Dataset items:
'''
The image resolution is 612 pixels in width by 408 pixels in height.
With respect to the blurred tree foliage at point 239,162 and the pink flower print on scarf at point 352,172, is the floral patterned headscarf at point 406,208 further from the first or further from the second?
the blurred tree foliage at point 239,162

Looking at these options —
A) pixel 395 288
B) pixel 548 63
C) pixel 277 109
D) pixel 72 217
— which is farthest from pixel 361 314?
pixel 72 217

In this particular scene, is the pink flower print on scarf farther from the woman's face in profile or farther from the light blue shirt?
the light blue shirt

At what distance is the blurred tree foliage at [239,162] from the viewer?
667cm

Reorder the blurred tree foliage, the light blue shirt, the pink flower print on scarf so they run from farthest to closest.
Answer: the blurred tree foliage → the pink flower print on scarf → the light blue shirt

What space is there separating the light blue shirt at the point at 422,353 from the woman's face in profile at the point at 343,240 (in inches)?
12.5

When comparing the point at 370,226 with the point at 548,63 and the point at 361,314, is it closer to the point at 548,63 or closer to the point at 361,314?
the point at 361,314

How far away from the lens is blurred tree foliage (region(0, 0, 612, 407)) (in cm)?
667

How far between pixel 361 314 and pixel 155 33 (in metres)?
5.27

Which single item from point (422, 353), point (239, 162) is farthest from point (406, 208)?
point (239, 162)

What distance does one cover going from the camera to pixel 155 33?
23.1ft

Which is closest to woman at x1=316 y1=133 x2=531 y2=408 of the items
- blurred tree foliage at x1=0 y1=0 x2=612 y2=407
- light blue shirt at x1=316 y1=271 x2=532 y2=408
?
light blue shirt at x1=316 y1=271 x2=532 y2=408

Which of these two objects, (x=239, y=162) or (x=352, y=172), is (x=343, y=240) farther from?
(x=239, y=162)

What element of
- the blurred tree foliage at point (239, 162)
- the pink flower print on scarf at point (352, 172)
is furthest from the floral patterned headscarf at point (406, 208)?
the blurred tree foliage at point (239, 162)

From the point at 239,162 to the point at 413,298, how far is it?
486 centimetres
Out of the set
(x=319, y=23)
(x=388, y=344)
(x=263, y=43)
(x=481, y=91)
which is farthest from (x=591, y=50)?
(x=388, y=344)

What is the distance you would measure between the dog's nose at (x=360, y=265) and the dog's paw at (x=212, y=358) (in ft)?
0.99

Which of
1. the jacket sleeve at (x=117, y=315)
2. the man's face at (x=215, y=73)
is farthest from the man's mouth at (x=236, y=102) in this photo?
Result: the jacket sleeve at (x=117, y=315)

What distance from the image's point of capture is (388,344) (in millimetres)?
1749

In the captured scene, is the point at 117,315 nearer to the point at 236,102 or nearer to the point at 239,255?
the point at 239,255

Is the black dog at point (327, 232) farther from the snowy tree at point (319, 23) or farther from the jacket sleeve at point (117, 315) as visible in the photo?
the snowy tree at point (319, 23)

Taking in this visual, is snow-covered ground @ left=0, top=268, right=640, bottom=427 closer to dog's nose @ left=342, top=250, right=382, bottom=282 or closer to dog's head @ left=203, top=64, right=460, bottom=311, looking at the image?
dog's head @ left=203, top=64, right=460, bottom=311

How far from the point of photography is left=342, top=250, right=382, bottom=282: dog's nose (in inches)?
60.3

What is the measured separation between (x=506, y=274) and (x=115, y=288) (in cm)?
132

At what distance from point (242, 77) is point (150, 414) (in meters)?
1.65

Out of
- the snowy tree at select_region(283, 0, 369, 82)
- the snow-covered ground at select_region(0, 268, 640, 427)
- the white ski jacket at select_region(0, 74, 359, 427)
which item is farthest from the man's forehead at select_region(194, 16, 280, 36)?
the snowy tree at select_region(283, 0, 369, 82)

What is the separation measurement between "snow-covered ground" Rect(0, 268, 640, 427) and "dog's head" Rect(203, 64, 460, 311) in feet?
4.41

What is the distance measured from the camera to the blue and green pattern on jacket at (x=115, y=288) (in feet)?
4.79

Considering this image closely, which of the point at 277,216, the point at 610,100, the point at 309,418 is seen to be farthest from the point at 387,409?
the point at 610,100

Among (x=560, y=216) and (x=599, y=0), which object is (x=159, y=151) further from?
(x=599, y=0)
'''
**YOUR TASK**
Quote the line that contains "What is the separation" and each line after it through the end of the data, exactly, leaving out everything else.

**COMPLETE OUTPUT**
What is the separation measurement between "snow-covered ground" Rect(0, 268, 640, 427) and "dog's head" Rect(203, 64, 460, 311) in feet?
4.41

What is the distance measured from the camera to the blue and green pattern on jacket at (x=115, y=288) (in feet)?
4.79

Considering this image closely, which of the point at 277,216, the point at 610,100, the point at 309,418 is seen to be farthest from the point at 387,409?
the point at 610,100

Among (x=560, y=216) and (x=599, y=0), which object is (x=159, y=151) further from?
(x=599, y=0)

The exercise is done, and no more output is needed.